Should Tobacco be banned in India?

  • Given that use of tobacco has irreversible consequences on human health and environment, banning tobacco production and consumption seems to be the most important step to control the menace.
  • Smoking bans have been introduced in numerous countries around the world (Iceland, Bhutan) which have resulted in decline in smoking consequently.
  • However, it is important to note that banning tobacco is not a viable solution.
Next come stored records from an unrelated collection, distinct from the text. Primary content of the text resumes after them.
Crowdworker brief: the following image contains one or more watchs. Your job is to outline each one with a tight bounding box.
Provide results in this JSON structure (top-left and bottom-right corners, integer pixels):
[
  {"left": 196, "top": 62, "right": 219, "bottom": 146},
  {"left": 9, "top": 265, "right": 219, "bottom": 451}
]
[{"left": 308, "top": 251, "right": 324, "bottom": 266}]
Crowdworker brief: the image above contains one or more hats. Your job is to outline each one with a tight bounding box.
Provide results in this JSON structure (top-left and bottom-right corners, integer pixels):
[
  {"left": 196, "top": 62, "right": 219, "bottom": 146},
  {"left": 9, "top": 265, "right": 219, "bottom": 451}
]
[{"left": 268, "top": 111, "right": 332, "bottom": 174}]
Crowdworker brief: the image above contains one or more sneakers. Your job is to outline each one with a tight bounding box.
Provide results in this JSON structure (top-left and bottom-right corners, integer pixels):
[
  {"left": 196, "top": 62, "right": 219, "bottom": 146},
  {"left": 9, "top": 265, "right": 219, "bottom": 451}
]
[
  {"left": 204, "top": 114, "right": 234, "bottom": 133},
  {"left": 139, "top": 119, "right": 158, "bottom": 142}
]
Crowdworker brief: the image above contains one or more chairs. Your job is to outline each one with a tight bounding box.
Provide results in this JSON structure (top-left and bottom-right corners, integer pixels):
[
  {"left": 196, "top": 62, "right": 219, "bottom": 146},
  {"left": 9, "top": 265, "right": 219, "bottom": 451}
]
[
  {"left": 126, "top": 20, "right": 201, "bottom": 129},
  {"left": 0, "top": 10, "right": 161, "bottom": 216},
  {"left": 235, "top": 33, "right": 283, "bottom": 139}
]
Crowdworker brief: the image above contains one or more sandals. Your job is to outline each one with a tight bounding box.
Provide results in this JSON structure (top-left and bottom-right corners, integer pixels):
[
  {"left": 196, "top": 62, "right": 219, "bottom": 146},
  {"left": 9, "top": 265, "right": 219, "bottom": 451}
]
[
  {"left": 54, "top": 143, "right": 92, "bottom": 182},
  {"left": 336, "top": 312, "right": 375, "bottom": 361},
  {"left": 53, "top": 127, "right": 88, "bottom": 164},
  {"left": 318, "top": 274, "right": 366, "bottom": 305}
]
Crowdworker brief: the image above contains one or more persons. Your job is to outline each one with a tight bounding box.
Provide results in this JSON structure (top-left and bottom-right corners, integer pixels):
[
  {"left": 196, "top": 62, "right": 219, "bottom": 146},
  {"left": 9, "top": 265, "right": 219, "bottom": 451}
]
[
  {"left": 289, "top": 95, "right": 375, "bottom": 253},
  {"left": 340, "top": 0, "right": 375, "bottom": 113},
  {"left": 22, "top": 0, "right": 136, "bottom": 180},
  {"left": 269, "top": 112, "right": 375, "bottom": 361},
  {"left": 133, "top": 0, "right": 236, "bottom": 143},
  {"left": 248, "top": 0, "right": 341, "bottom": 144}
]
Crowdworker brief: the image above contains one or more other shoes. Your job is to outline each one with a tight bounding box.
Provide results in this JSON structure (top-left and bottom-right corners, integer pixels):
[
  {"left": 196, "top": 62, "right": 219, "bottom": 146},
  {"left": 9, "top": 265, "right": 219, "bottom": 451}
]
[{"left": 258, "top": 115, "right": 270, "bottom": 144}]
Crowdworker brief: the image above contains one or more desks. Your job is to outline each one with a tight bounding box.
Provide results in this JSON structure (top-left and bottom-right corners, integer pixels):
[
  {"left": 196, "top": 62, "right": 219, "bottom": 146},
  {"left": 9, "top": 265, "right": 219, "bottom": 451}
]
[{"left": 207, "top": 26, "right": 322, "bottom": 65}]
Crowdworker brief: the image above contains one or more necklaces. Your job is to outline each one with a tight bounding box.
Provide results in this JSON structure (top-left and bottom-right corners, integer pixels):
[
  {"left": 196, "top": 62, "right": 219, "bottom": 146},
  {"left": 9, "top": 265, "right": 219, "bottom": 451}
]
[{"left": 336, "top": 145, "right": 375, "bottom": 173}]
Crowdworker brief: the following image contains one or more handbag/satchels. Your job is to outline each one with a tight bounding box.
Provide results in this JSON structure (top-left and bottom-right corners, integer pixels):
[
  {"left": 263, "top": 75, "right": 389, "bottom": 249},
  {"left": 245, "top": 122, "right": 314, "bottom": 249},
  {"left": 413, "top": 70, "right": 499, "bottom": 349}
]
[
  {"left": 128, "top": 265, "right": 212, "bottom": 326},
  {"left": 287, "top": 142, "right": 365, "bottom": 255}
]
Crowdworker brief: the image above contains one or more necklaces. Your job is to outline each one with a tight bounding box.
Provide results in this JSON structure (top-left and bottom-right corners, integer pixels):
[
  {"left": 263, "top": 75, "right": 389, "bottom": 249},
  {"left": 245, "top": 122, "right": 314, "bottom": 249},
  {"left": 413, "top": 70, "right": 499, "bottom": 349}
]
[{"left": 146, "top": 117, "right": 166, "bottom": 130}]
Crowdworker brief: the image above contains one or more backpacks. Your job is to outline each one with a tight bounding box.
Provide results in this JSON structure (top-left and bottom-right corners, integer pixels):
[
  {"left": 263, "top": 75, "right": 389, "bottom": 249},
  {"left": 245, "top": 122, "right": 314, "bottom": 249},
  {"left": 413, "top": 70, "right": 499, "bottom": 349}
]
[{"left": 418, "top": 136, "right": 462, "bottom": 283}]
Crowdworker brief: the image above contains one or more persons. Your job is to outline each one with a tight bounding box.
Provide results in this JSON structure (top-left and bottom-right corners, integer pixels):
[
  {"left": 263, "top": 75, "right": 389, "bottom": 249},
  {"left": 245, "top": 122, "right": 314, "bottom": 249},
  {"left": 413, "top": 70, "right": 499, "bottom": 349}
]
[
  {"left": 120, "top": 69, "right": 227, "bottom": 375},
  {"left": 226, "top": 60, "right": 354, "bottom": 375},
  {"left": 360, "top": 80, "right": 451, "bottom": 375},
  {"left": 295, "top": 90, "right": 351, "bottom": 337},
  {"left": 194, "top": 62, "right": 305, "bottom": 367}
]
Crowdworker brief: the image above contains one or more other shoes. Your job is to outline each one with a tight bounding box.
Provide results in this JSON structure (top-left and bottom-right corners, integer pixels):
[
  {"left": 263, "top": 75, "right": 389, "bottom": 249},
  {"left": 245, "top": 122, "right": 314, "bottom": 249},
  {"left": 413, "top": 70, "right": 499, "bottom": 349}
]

In India, the tobacco industry has a major contribution in employment and revenue generation
  • Further, a complete ban will lead to emergence of smuggling, black-market which will have dire consequences
  • For example: In Bhutan, there is a comprehensive ban on cultivation, manufacture, distribution, and sale of tobacco products since 2004.The complete ban on tobacco led to the emergence of black market and increase in tobacco usage.
  • Rather than banning, information, communication and awareness should be the approach in controlling the usage of tobacco in India.

Way Forward:

  1. There is a need for comprehensive tobacco control policy – Need to align policies of other departments of public health
  2. Proper tobacco taxation policy- emphasis on non-smoke tobacco products
  3. Accessible and affordable cessation services
  4. Strengthening the implementation of COTPA
  5. Alternative opportunities for people engaged in tobacco cultivator, processing and manufacturing
  6. Enhancing public awareness through campaigns, educational programs in schools, strong and prominent graphic health warnings
  7. Judicial interventions, advocacy by civil society organisations, and active partnerships between health and developmental groups to enforce laws to control tobacco use.